1. 1. Focus Question: How do you separate a salt solution? Mixtures and Solutions Separating Mixtures 1-2
2. 2. Mixtures Review • What is a mixture? How can a mixture be separated? • All mixtures can be separated. We used a metal screen and filter paper to separate two of our mixtures. • Salt and water make a special kind of mixture, called a solution.
3. 3. Separating a Salt Solution • Can you separate a solution with a screen? With a paper filter? • How might you separate the ingredients in a solution? • Today we’ll be putting together and taking apart salt solutions.
4. 4. Weighing Water • Put two empty cups on the balance and zero the balance • Use a syringe to add 50 ml of water to one cup • Add 1-gram pieces to the empty cup until it balances again • Count the gram pieces • What is the mass of 50 ml of water?
5. 5. Salt Solution • If you put a spoon of salt in 50 ml of water and stir until the salt dissolves, will the solution have the same mass as 50 ml of plain water? More mass? Less mass? (Mass is the amount of matter in an object) • How can you find out? • Discuss with your group to decide how to answer this question.
6. 6. Determining the Mass of Salt • Did the salt and water mixture have the same mass as plain water? More mass? Less mass? • How can you determine the mass (number of grams) of salt you put in the water to make the solution? • 50 ml of water = 50 gr • Mass of the salt is the difference between the solution mass and 50 gr.
7. 7. Separating the Salt Solution • Mixtures can be separated • Separated gravel and water, and powder and water with filters. • How can you separate the salt from the water? How can you get the salt back?
8. 8. Evaporating the Salt Solution • Set up two evaporating dishes • Use two pieces of scratch paper to label with room # and group # • Place scratch paper and empty dishes in evaporating tray • Then pour a small amount of solution from the cup into each dish, just enough to cover the bottom of the dish • Clean up. Throw out remaining solution, rinse cups and replace all equipment in bin.

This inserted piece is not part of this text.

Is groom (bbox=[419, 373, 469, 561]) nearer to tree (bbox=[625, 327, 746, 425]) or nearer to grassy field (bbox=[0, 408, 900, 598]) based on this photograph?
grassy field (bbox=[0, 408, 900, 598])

9. 9. Results Observations • We set up evaporating dishes to try to separate the salt from the water in our saltwater solution. • What happened when the saltwater solution evaporated? • What is the material in the dish? • What happened to the water that was in the mixture? • Does the salt look the same as it did originally?
10. 10. Evaporation Results • Use the hand lenses to help complete Evaporation Results worksheet. • Draw and label a picture of the crystals in the dish. • Zoom in on one crystal; draw and label the crystal. • Answer the questions on the page.
11. 11. Crystals • Observing sodium chloride (salt) crystals – A crystal is the solid form of a material that can be identified by its properties, such as shape, color, and pattern. – The salt crystal looks square and sometimes has lines corner to corner, making an X. • Replace dishes for use in later investigation.
12. 12. Separation Review • In your group, describe how you would separate the following mixtures: – Gravel-and-water mixture – Powder-and water mixture – Salt-and-water solution • Write your descriptions in your science notebook.
13. 13. Response Sheet • Complete Response Sheet - Separating Mixtures. • Turn to Vocabulary when you are finished.
14. 14. Vocabulary • Mass - a measure of the amount of matter in an object. It can be determined by weighing an object with a balance. • Evaporation - the process of a liquid drying up. The liquid turns to a gas and goes into the air. • Crystal - the solid form of a material that can be identified by its properties, such as shape, color, and pattern
15. 15. Content • How can you separate a solution? • When a solution evaporates, it leaves the dissolved solid material behind. • How can you identify the material left behind by evaporation? • If the evaporation material forms a crystal, it can be identified by its properties, such as shape and pattern. • Your questions?